#### DESCRIPTION OF THE TASK:
Quote each of the entries below word for word, keeping every line as it appears.
- - - - -
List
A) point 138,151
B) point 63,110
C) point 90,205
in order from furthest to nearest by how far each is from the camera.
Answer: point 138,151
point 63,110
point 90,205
- - - - -
#### EXERCISE RESULT:
List
A) point 138,151
B) point 63,110
C) point 90,205
in order from furthest to nearest by how far each is from the camera.
Answer: point 138,151
point 63,110
point 90,205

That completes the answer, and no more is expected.